Here are some golden rules for a safe trip to school:

* Before getting on the bus, avoid the danger zone area which surrounds all sides of the vehicle.

*  Maintain a distance of at least ten steps from the bus, where the driver can see easily you.

* Make sure the road is clear before crossing, if you need to.

* Be ready and on time for your trip.

* Don’t stand on the road while waiting for the school bus.

* Never talk to strangers.

* Only travel on your designated bus.

* Scan your ID card before boarding and leaving the bus.

* Sit facing forward at all times.

* Remain seated in your designated seat.

* Wear your seatbelt correctly for the entire bus journey.

* Keep the aisle and walkway clear at all times, no exception.

* Be courteous and follow the bus attendant and driver’s instructions.          

The kids may have had a good time over the summer, but coming back to school need not be a burden.
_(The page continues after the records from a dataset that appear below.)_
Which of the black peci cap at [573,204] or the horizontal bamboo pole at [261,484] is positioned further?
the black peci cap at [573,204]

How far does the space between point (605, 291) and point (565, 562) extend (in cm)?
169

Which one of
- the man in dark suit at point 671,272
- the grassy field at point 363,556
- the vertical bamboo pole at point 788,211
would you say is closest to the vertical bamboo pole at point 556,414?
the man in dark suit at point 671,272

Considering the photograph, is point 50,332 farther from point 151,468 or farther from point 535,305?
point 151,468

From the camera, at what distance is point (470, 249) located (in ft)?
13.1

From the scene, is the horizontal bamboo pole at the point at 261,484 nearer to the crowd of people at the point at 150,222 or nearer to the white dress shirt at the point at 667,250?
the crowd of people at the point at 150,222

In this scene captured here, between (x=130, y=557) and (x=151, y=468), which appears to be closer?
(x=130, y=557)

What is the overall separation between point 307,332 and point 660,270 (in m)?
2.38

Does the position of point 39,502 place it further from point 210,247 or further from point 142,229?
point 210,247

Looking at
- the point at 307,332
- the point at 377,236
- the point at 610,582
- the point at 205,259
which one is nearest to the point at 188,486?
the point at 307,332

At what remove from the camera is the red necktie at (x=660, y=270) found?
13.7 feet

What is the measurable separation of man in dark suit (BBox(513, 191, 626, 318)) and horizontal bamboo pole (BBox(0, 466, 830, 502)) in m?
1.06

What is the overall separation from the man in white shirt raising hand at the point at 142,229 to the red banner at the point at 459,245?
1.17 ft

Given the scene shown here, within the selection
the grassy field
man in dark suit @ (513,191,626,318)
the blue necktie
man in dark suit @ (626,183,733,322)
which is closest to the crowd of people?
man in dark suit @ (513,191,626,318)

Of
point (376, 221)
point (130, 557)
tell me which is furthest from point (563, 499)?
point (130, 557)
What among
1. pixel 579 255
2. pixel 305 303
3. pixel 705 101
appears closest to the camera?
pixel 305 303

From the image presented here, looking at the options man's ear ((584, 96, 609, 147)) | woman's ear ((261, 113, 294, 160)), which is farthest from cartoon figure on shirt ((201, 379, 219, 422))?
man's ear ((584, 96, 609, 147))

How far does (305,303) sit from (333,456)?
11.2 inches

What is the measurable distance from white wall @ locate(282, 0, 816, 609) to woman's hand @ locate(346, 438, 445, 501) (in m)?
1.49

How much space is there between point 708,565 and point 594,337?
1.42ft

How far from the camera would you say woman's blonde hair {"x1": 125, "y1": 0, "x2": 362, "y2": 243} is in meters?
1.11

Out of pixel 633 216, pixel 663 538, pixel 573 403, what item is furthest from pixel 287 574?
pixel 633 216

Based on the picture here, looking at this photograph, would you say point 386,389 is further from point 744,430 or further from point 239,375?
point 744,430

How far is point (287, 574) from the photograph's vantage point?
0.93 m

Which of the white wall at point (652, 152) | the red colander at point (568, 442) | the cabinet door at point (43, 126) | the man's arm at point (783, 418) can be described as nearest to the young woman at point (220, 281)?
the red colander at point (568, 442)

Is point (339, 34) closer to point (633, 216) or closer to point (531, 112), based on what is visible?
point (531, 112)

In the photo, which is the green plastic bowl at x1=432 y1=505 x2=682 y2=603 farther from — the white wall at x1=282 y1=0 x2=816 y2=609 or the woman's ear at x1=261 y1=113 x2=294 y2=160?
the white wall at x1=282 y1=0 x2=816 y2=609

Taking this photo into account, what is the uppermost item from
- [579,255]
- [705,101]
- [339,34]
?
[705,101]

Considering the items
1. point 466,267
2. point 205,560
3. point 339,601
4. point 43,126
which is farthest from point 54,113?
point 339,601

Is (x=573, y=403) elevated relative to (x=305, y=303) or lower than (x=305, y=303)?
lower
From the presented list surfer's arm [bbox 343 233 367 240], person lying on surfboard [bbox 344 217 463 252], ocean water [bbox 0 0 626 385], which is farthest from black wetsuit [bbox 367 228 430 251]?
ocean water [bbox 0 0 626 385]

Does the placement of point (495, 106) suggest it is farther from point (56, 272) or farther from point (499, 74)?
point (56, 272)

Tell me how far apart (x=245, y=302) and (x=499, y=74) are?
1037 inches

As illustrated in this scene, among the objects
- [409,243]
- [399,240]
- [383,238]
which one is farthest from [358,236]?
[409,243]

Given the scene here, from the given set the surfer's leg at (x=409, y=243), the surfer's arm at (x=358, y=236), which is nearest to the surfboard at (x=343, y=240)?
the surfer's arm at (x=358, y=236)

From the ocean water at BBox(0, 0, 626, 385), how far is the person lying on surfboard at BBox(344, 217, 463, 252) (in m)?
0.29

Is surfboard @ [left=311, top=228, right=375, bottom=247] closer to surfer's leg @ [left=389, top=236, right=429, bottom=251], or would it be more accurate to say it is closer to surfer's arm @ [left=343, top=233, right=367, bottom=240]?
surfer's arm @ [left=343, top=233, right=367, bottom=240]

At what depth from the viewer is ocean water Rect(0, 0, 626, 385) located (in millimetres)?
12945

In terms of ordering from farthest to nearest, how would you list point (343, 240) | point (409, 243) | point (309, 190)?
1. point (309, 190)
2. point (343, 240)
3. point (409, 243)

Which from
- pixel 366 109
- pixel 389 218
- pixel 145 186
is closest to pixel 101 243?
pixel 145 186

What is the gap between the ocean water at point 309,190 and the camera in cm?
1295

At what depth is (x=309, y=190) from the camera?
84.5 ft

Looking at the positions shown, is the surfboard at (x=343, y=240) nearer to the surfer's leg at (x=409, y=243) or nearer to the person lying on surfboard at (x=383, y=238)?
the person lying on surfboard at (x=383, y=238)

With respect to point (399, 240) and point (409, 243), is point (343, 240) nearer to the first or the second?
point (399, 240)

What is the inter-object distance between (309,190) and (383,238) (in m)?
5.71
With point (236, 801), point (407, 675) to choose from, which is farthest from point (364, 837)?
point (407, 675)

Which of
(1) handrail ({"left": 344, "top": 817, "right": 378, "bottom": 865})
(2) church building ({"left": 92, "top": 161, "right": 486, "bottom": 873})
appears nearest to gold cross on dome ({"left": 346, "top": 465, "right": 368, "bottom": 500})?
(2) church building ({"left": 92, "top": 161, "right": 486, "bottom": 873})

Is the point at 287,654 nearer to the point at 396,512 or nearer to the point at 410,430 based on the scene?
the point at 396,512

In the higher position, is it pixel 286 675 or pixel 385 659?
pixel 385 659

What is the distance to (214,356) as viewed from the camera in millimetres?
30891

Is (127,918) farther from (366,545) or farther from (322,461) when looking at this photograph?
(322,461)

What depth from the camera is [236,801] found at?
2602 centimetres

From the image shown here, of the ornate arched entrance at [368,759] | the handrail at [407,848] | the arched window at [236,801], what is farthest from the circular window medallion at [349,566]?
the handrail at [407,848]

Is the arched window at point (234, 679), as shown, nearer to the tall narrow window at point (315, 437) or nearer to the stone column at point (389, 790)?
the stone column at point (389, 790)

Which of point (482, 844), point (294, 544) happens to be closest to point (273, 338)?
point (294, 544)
There are a lot of friendships and tons of learning ahead to look forward to and we hope the kids – and Mum and Dad – are now ready to excitedly take it all on.

Back-to-school dos and don’ts for parents
Dos
* Prepare lunches and snacks at the beginning of every week.

* Get some good sleep as your kids will need your full attention.

* Pre-pack school bags and after-school activity essentials.

* Tackle school paperwork as you receive it.

* Set up a homework station to avoid distractions and dodging strategies.

* Make your kids feel like you're in the picture and always there for them.

Don’ts
* Avoid buying school supplies you don't need.

* No need to stress about making gourmet meals, keep it simple.

* Never dismiss any concerns your child may have over school.

* Don't pressure your child into making new friends.

* Saying anything bad about teachers will only make it worse.

* Forget stress, the school year should be fun for you and the kids.